I have a feeling that you know how much I am smitten with books and reading.
It got me thinking about why some are always close to the written word and why others aren’t so inclined. I can’t leave home without a book or my Kindle in the handbag, I can’t catch a flight or board a train unless I am fully stocked with books… I carry enough print for all emergencies… delays, breakdowns, insomnia… I cannot be without my ‘literary friends’, ever. Perhaps some might consider this an eccentricity, I regard my attachment as essential… and I don’t feel ‘dressed’ unless I have reading matter by my side.
I have learned that life involves much waiting… waiting for appointments… waiting for children… waiting for friends… waiting at airports and train stations… just waiting.

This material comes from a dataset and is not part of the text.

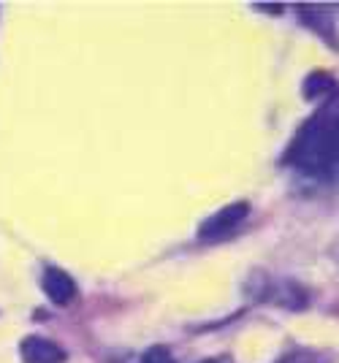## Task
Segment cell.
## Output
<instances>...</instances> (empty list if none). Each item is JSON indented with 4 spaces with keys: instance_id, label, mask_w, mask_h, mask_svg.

Reading helps pass the time and in a productive way… Reading can settle the nerves, lift the mood and most importantly teach. Reading can be a best friend and reading means you are never lonely.
I think my love of reading came very early on.

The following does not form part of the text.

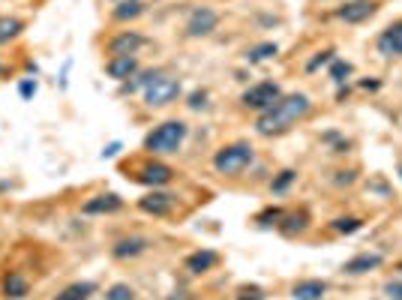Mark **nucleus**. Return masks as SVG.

I am not an only child but I grew up as one… my brother was a lot older and had well and truly left home by the time I can remember… so reading was my hobby, my amusement and what I did when school was over and the play friends had gone home. There are many quiet moments in a house without siblings so it is easy for the characters of novels to become ‘imaginary’ friends. In my mind I shared in the escapades of Pollyanna, I hiked the mountains with Heidi and her grandfather in Switzerland and I was one of the Little Women… When you really immerse yourself in the words, especially as a child, the heroes and heroines are like friends, they become your family. The pages of my favourite novels were well thumbed, I was inclined to re-read the favourites over and over… I would feel sadness and loss when a great story ended… even now, I revert back to my first loves, Gone with the Wind, Doctor Zhivago, Anna Karenina… and sometimes I even re-write endings in my imagination.
University didn’t change me much… I still read for pleasure as much as was possible and then when I married I chose someone with as great an admiration for books as me.
When I had our children I didn’t know much at all about parenting… being from a small family meant that I had little experience with babies… but I was sure of one thing. I wanted our children to share our love of reading. When they were tiny I would place rag books in their cots so they could learn the idea of a ‘book’, when they were old enough to listen we would read to them every night and as soon as they could grasp the alphabet we taught them to read. These days when I see the three of them together, when we are on holiday or they are at home in France, with their noses in a book I feel very content… I try and avoid the temptation to say, ‘talk to me… stop reading… let’s chat’… and as much as I crave their company, I am happy.
Our home in France is overflowing with books… coffee table tomes, fiction, non-fiction, dictionaries and encyclopaedias… We might be seduced by our iPads and Kindles for on-the-move-convenience ( and I would not want to live without either of these… they are an incredible luxury) but this has not and will not stop us collecting the hard copies.